DE3931224A1 - Cable sheathing with vinyl] chloride polymers - by applying paste contg. non-crosslinked PVC with high K-value, or crosslinked PVC, and gelling at 80-250 deg. C - Google Patents

Abstract

Prodn. of cable sheathing (I) based on vinyl chloride polymer (II) with K value 60-100 contg. 50-100 wt. % vinyl chloride (VC) 0-50 wt. % other ethylenic comonomers with a single double bond (III) and 0-20 wt. % poly-unsatd. (IV) or functional (V) comonomers by prepg. (II) as a paste by addn. of 30-80 wt. % plasticiser (w.r.t. amt. of (II) in the paste) and opt. upto 10 wt. % crosslinker and coating the electrical conductor with this paste at or slightly above ambient temp. then hardening the coating and opt. crosslinking by gelling at 80-250 deg.C. More spec. (II) is an uncrosslinked homo- co- or graft co-polymer of 50-100 wt. % VC and 0-50 wt. % (III) with K value 70-100 which is made into a paste without (IV) or a copolymer of the same compsn. which is made into a paste contg. 0.1-10 wt. % S-contg. bifunctional crosslinker, (II) contains 0.1-20 wt. % (IV) or N-methylyl gp. contg. comonomer (V) and no crosslinker or 0.1-20 wt. % unsatd. hydrolysable silicon-functional comonomer and 0.01-10 wt. % acid catalyst or 0.1-20 wt. % OH-functional comonomer (V) and 1-10 wt. % di-isocyanate (II) is made into a paste with a crosslinkable plasticiser. USE/ADVANTAGE - Use of uncrosslinked (II) with high k value, or crosslinked (II), applied as a paste, gives cable sheathing with very low shrinkage at high temp.

Description

The invention relates to a method for sheathing elek trical conductor with paste, networked or networked baren, homo-, co- or graft copolymers of vinyl chloride.
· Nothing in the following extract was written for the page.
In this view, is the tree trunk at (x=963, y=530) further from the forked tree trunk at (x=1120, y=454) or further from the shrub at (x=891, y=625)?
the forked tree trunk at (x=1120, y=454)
Plasticized polyvinyl chloride compositions are described in large scope for insulation or sheathing of electri lines used. Because of the better insulator properties are preferred in the cable industry Suspension PVC used. In addition to PVC contain such together cable manufacturing and additives such as Sta bilisators, fillers, lubricants and plasticizers for Setting the mechanical properties.

Vinyl chloride polymers are used to manufacture the cables usually processed by the extrusion process. To the possibly preheated electrical conductor is con continuously fed to the spray head and from which, at one Temperature from 150 to 200 ° C, inflowing polymer additive composition envelops.
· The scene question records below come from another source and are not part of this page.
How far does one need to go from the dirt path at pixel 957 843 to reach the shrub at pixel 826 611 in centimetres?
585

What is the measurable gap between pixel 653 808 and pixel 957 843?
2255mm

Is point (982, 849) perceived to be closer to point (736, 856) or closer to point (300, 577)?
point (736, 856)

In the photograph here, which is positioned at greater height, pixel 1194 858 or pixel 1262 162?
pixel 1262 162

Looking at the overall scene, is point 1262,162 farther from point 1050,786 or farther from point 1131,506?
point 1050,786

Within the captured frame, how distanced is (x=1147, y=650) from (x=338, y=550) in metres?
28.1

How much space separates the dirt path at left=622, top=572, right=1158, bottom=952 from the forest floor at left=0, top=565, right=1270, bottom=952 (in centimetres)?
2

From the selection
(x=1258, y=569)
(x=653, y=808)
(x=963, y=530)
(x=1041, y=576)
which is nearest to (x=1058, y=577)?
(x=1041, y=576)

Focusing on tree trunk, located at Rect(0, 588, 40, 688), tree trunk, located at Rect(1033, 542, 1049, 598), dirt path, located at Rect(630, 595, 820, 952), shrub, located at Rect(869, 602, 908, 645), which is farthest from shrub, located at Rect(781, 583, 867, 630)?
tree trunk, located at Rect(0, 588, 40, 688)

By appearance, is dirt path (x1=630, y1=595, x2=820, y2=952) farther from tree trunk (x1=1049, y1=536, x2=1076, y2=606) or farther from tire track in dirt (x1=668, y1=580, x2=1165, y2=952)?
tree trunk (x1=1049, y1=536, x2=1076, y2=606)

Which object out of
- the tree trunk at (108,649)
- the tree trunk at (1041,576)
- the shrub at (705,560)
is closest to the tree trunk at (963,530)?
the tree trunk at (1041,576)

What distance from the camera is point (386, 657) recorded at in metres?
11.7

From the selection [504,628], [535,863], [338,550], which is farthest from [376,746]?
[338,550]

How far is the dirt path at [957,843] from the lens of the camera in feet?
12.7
For certain areas of application in the cable sector, especially when the cables are subjected to mechanical stress at high temperature (<100 ° C) are exposed, the mechanics of normal  PVC cable masses do not meet the requirements there. Around the properties of PVC cable masses are extremely demanding changes regarding the mechanical resilience VC polymers are used to adapt to higher temperatures with a high K value or cross-linked or cross-linkable VC poly merisate one. In some cases, they are also very low-shrink Cable covers required.
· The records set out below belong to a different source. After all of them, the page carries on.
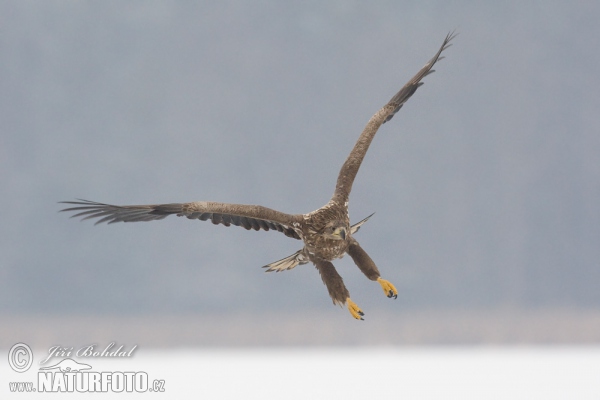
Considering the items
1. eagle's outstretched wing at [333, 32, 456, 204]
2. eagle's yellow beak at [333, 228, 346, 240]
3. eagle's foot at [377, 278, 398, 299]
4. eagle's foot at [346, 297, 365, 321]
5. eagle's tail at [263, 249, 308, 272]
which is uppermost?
eagle's outstretched wing at [333, 32, 456, 204]

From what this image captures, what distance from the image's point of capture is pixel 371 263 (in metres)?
6.11

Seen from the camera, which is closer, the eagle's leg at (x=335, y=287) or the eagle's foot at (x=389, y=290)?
the eagle's leg at (x=335, y=287)

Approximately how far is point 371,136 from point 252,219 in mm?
1312

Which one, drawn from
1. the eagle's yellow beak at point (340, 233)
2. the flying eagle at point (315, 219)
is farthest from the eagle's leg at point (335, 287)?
the eagle's yellow beak at point (340, 233)

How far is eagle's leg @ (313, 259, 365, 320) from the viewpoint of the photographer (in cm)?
586

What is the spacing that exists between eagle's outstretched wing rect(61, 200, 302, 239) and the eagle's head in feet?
0.87

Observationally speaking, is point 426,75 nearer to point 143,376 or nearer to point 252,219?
point 252,219

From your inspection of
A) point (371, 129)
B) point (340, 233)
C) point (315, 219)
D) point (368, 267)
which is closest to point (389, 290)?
point (368, 267)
Crosslinkable VC-Poly in thermoplastic processing merisate (e.g. by extrusion) always results in the pro It is a problem that networking that starts too early is the correct one Processing makes it difficult or impossible for a on the other hand, if the networking starts too late, the desired one Improvement in mechanical values is not achieved. Is not networked during processing but on concluding, this additional operation mostly provides considerable effort (e.g. electron beam ver wetting).

When crosslinking VC polymers containing silyl groups For example, the extruded cables need to be networked, depending on Temperature more or less long, stored in water or be treated with steam. In the thermoplastic Processing can be internal tensions that Shrink at higher temperatures, never avoid.

The manufacture of PVC cable jackets that are also high mechanical requirements are sufficient due to the high use molecular or cross-linkable VC polymers is therefore included the extrusion process not at all or only with a lot complex process possible.

The task was therefore to develop a process with which PVC cable sheathing can be made also high mechanical requirements at high temperature are sufficient, bypassing the disadvantages mentioned above.

The invention relates to a process for the production of cable sheaths based on vinyl chloride polymer composed of
50 to 100% by weight vinyl chloride,
0 to 50% by weight of further simply ethylenically unsaturated comonomers,
0 to 20% by weight of polyethylenically unsaturated or functional comonomers
and a K-value according to Fikentscher from 60 to 100,
wherein the vinyl chloride polymer is pasted with the addition of 30 to 80% by weight of plasticizer, based on the VC polymer content of the paste, and optionally with the addition of up to 10% by weight of crosslinking additives, based on the VC polymer content, the to coat electrical conductors with this paste at ambient temperature or slightly elevated temperature, and in a final gelling step at a temperature of 80 to 250 ° C the coating is cured, if necessary also crosslinked.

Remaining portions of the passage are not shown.